From the line with "Using this photo as a guide, of the group" through the end of the material, express each nonblank line as a row of a Markdown table with the columns Row and Text. Leave the pictures out.
-- start --
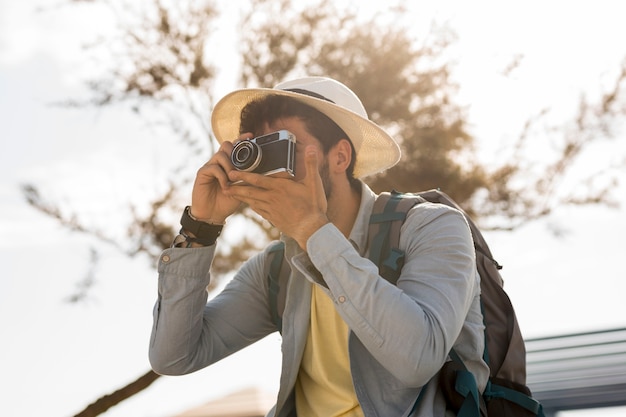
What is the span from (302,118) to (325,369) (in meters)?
0.76

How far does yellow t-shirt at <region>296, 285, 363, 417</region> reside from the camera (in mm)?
1979

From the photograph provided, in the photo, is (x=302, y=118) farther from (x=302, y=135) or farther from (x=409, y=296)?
(x=409, y=296)

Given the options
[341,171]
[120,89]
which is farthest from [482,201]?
[341,171]

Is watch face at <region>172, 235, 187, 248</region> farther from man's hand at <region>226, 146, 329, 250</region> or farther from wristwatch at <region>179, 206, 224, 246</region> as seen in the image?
man's hand at <region>226, 146, 329, 250</region>

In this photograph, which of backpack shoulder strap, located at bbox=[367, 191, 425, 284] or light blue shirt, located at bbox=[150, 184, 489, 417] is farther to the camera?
backpack shoulder strap, located at bbox=[367, 191, 425, 284]

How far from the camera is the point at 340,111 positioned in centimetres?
224

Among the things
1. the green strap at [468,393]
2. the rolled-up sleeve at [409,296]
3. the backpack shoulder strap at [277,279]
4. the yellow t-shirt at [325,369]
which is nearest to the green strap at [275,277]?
the backpack shoulder strap at [277,279]

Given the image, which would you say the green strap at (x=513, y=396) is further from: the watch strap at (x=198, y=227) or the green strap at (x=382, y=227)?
the watch strap at (x=198, y=227)

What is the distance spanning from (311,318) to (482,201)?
368 centimetres

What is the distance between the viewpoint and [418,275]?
1796 mm

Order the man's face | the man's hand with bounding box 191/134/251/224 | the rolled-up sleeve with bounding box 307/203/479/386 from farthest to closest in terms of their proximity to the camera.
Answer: the man's face
the man's hand with bounding box 191/134/251/224
the rolled-up sleeve with bounding box 307/203/479/386

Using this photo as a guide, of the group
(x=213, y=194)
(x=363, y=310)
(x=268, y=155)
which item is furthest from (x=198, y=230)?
(x=363, y=310)

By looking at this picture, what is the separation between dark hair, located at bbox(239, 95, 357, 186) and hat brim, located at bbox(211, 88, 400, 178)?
0.02 meters

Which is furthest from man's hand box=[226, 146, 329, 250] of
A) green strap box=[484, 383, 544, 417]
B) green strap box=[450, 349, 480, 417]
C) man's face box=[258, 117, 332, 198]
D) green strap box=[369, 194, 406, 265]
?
green strap box=[484, 383, 544, 417]
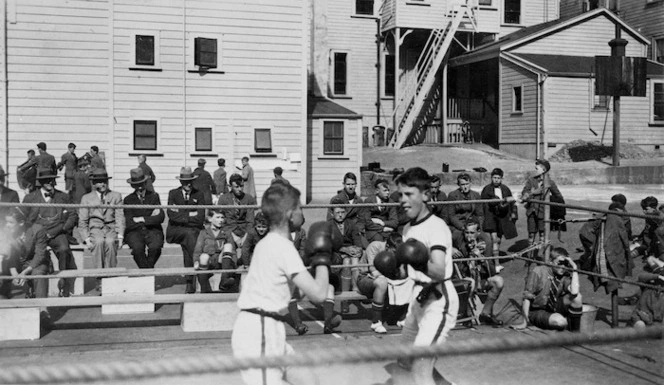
-- end --
(Answer to the task):
| Row | Text |
|---|---|
| 1 | Using this photo as a guide, of the group |
| 2 | (x=213, y=194) |
| 3 | (x=363, y=310) |
| 4 | (x=268, y=155) |
| 5 | which item is furthest from (x=198, y=230)? |
| 6 | (x=363, y=310) |
| 7 | By looking at this picture, what is the separation between dark hair, located at bbox(239, 95, 357, 186) and hat brim, located at bbox(211, 88, 400, 178)? |
| 8 | 0.02 meters |
| 9 | Which is furthest from man's hand box=[226, 146, 329, 250] of |
| 10 | A) green strap box=[484, 383, 544, 417] |
| 11 | B) green strap box=[450, 349, 480, 417] |
| 12 | C) man's face box=[258, 117, 332, 198] |
| 13 | D) green strap box=[369, 194, 406, 265] |
| 14 | ? |
| 15 | green strap box=[484, 383, 544, 417] |